SUPPLIED MATERIAL:
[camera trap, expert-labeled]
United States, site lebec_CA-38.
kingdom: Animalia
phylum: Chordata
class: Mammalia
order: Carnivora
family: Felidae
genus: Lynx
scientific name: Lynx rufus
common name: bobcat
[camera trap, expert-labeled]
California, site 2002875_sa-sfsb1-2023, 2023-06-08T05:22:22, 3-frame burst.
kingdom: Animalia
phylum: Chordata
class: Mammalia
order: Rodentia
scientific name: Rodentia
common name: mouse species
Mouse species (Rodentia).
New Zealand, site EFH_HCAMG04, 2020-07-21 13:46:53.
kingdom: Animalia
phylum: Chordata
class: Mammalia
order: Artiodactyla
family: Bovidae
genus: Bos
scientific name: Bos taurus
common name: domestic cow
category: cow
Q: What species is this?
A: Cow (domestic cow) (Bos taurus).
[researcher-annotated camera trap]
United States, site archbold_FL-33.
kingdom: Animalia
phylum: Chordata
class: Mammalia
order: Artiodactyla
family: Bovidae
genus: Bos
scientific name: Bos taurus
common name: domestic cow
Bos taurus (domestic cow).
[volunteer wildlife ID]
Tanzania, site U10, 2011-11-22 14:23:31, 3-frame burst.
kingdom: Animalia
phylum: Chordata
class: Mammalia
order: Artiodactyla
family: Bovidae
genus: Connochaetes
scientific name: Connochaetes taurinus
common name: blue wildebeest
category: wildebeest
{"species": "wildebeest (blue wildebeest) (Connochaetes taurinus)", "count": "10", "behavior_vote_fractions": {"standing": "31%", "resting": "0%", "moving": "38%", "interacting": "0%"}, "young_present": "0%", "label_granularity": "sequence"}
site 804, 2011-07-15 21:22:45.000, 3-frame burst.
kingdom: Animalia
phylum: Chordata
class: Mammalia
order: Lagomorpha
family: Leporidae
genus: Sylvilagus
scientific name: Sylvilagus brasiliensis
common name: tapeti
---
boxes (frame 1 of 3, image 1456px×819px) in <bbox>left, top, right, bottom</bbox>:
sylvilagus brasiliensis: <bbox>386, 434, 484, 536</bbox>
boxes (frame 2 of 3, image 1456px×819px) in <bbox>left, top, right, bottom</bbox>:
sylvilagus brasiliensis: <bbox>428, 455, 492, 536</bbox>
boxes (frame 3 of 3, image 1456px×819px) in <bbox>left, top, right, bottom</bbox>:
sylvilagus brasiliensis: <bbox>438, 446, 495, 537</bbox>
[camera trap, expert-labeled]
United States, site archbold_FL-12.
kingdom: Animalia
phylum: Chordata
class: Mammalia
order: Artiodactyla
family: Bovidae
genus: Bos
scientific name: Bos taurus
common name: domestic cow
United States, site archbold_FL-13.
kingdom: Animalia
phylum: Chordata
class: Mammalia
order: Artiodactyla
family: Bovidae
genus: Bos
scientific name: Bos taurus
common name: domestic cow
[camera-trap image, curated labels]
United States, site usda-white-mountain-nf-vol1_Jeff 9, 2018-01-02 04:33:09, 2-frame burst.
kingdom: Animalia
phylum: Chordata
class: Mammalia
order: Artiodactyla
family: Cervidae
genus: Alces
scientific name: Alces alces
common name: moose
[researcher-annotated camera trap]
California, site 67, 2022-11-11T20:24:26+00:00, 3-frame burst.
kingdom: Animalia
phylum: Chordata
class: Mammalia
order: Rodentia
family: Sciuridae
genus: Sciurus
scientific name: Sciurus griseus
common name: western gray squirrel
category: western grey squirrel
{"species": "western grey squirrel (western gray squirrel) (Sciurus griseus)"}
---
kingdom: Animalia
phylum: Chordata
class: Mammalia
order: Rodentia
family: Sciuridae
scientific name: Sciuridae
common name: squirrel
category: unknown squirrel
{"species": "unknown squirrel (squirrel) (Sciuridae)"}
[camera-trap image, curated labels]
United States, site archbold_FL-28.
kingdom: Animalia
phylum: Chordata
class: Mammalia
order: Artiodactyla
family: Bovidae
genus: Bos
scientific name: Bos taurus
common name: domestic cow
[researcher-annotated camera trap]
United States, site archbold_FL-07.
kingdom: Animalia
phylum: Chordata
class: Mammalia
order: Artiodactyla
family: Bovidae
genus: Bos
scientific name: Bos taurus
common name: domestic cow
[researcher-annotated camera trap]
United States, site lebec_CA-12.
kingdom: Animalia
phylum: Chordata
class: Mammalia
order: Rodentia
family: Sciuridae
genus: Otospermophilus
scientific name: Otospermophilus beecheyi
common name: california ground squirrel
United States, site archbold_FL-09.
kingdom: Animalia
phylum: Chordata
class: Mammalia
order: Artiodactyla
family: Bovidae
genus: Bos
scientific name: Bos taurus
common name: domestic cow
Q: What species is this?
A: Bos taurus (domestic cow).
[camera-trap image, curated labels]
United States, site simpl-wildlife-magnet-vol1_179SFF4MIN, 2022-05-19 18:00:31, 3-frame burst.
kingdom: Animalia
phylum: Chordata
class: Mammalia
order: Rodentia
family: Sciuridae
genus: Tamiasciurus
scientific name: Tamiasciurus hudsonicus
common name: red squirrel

BRIEF:
Write out each entry above exactly as it is written.

ANSWER SPACE:
[camera trap, expert-labeled]
United States, site lebec_CA-38.
kingdom: Animalia
phylum: Chordata
class: Mammalia
order: Carnivora
family: Felidae
genus: Lynx
scientific name: Lynx rufus
common name: bobcat
[camera trap, expert-labeled]
California, site 2002875_sa-sfsb1-2023, 2023-06-08T05:22:22, 3-frame burst.
kingdom: Animalia
phylum: Chordata
class: Mammalia
order: Rodentia
scientific name: Rodentia
common name: mouse species
Mouse species (Rodentia).
New Zealand, site EFH_HCAMG04, 2020-07-21 13:46:53.
kingdom: Animalia
phylum: Chordata
class: Mammalia
order: Artiodactyla
family: Bovidae
genus: Bos
scientific name: Bos taurus
common name: domestic cow
category: cow
Q: What species is this?
A: Cow (domestic cow) (Bos taurus).
[researcher-annotated camera trap]
United States, site archbold_FL-33.
kingdom: Animalia
phylum: Chordata
class: Mammalia
order: Artiodactyla
family: Bovidae
genus: Bos
scientific name: Bos taurus
common name: domestic cow
Bos taurus (domestic cow).
[volunteer wildlife ID]
Tanzania, site U10, 2011-11-22 14:23:31, 3-frame burst.
kingdom: Animalia
phylum: Chordata
class: Mammalia
order: Artiodactyla
family: Bovidae
genus: Connochaetes
scientific name: Connochaetes taurinus
common name: blue wildebeest
category: wildebeest
{"species": "wildebeest (blue wildebeest) (Connochaetes taurinus)", "count": "10", "behavior_vote_fractions": {"standing": "31%", "resting": "0%", "moving": "38%", "interacting": "0%"}, "young_present": "0%", "label_granularity": "sequence"}
site 804, 2011-07-15 21:22:45.000, 3-frame burst.
kingdom: Animalia
phylum: Chordata
class: Mammalia
order: Lagomorpha
family: Leporidae
genus: Sylvilagus
scientific name: Sylvilagus brasiliensis
common name: tapeti
---
boxes (frame 1 of 3, image 1456px×819px) in <bbox>left, top, right, bottom</bbox>:
sylvilagus brasiliensis: <bbox>386, 434, 484, 536</bbox>
boxes (frame 2 of 3, image 1456px×819px) in <bbox>left, top, right, bottom</bbox>:
sylvilagus brasiliensis: <bbox>428, 455, 492, 536</bbox>
boxes (frame 3 of 3, image 1456px×819px) in <bbox>left, top, right, bottom</bbox>:
sylvilagus brasiliensis: <bbox>438, 446, 495, 537</bbox>
[camera trap, expert-labeled]
United States, site archbold_FL-12.
kingdom: Animalia
phylum: Chordata
class: Mammalia
order: Artiodactyla
family: Bovidae
genus: Bos
scientific name: Bos taurus
common name: domestic cow
United States, site archbold_FL-13.
kingdom: Animalia
phylum: Chordata
class: Mammalia
order: Artiodactyla
family: Bovidae
genus: Bos
scientific name: Bos taurus
common name: domestic cow
[camera-trap image, curated labels]
United States, site usda-white-mountain-nf-vol1_Jeff 9, 2018-01-02 04:33:09, 2-frame burst.
kingdom: Animalia
phylum: Chordata
class: Mammalia
order: Artiodactyla
family: Cervidae
genus: Alces
scientific name: Alces alces
common name: moose
[researcher-annotated camera trap]
California, site 67, 2022-11-11T20:24:26+00:00, 3-frame burst.
kingdom: Animalia
phylum: Chordata
class: Mammalia
order: Rodentia
family: Sciuridae
genus: Sciurus
scientific name: Sciurus griseus
common name: western gray squirrel
category: western grey squirrel
{"species": "western grey squirrel (western gray squirrel) (Sciurus griseus)"}
---
kingdom: Animalia
phylum: Chordata
class: Mammalia
order: Rodentia
family: Sciuridae
scientific name: Sciuridae
common name: squirrel
category: unknown squirrel
{"species": "unknown squirrel (squirrel) (Sciuridae)"}
[camera-trap image, curated labels]
United States, site archbold_FL-28.
kingdom: Animalia
phylum: Chordata
class: Mammalia
order: Artiodactyla
family: Bovidae
genus: Bos
scientific name: Bos taurus
common name: domestic cow
[researcher-annotated camera trap]
United States, site archbold_FL-07.
kingdom: Animalia
phylum: Chordata
class: Mammalia
order: Artiodactyla
family: Bovidae
genus: Bos
scientific name: Bos taurus
common name: domestic cow
[researcher-annotated camera trap]
United States, site lebec_CA-12.
kingdom: Animalia
phylum: Chordata
class: Mammalia
order: Rodentia
family: Sciuridae
genus: Otospermophilus
scientific name: Otospermophilus beecheyi
common name: california ground squirrel
United States, site archbold_FL-09.
kingdom: Animalia
phylum: Chordata
class: Mammalia
order: Artiodactyla
family: Bovidae
genus: Bos
scientific name: Bos taurus
common name: domestic cow
Q: What species is this?
A: Bos taurus (domestic cow).
[camera-trap image, curated labels]
United States, site simpl-wildlife-magnet-vol1_179SFF4MIN, 2022-05-19 18:00:31, 3-frame burst.
kingdom: Animalia
phylum: Chordata
class: Mammalia
order: Rodentia
family: Sciuridae
genus: Tamiasciurus
scientific name: Tamiasciurus hudsonicus
common name: red squirrel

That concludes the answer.